Au-delà de l’avenir des voitures de société, quel sort le gouvernement Michel réserve-t-il à l’automobile? Cette auto qui rapporte chaque année quelque 15,5 milliards d’euros à l’Etat, dont 4,4 milliards en accises sur les carburants, 7,4 milliards en TVA et 1,5 milliard en taxes de circulation? Officiellement, il ne devrait pas y avoir de nouvelle taxation à l’achat et à la mise en circulation. Par contre, la suédoise s’est accordée pour augmenter les accises sur le diesel de 2 centimes par an en 2016, 2017 et 2018, histoire de rapprocher encore son prix de celui de l’essence. "L’écart entre les deux carburants continuera donc à se résorber puisque, depuis cinq ou six ans, les hausses d’accises ne visaient déjà que le diesel", indique Jean-Louis Nizet, secrétaire général de la Fédération pétrolière belge. "Au 29 décembre dernier, les prix maximaux d’un litre de super 95 et de diesel étaient de 1,369 euro et de 1,232 euro, soit une différence de 0,137. Si l’on incorporait d’un coup les hausses d’accises programmées augmentées de la TVA, le litre de diesel passerait à 1,305 euro, soit seulement 0,054 euro de moins que l’essence."

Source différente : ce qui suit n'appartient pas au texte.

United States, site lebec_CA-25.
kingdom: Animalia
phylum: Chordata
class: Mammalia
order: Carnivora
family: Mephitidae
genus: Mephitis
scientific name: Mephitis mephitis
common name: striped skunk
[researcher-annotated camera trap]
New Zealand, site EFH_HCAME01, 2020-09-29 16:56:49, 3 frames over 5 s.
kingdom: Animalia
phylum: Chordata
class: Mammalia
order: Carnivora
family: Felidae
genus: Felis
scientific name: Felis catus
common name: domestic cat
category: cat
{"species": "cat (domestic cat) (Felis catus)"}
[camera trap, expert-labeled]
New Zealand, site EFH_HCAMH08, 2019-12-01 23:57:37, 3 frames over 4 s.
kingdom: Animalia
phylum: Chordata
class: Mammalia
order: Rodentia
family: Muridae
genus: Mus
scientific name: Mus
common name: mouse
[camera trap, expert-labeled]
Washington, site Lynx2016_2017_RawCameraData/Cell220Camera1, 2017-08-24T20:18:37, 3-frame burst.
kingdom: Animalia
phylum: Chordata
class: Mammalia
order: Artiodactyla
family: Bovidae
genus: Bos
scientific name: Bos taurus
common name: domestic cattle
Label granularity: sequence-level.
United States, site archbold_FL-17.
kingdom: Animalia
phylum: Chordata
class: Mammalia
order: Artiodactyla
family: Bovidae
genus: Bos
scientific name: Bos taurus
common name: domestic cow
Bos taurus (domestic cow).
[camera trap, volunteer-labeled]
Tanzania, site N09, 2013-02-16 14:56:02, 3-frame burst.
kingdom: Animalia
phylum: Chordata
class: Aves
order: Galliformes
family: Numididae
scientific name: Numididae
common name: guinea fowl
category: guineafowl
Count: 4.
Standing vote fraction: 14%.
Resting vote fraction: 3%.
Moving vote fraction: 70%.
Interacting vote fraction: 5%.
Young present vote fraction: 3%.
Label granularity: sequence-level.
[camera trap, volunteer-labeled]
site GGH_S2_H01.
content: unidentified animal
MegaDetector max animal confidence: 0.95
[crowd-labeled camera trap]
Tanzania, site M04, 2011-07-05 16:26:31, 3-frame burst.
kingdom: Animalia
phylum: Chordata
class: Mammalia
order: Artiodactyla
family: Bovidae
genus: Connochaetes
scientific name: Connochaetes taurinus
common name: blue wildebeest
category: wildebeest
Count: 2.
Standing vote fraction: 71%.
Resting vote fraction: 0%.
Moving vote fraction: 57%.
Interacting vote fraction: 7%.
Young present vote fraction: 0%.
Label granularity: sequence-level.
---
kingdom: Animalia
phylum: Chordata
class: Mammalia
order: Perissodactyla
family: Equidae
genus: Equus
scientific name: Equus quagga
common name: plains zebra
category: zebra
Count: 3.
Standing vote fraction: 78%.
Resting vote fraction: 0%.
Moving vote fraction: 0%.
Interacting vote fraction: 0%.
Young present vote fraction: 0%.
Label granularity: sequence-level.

Quant à la possibilité de remplacer les taxes de mise en circulation et de circulation par une taxe au kilomètre, c’est le point mort. Un consensus existait entre les trois Régions… jusqu’à cette pétition qui a rassemblé plus de 100.000 signatures et poussé le politique à faire marche arrière à l’approche des élections. Partie remise? Sans doute. Cette taxation au kilomètre a déjà été testée, notamment dans la capitale. Avec des résultats intéressants: le kilométrage global des participants a chuté de 5,5 %. "Cette formule incite les automobilistes à utiliser la voiture d’une autre manière, à d’autres moments de la journée", pointe Yves de Partz. "À terme, la fiscalité automobile ne pourra qu’évoluer dans ce sens: plus on roule, plus on pollue, plus on paie…" Mais cela, tout heureux propriétaire d'un véhicule le savait déjà…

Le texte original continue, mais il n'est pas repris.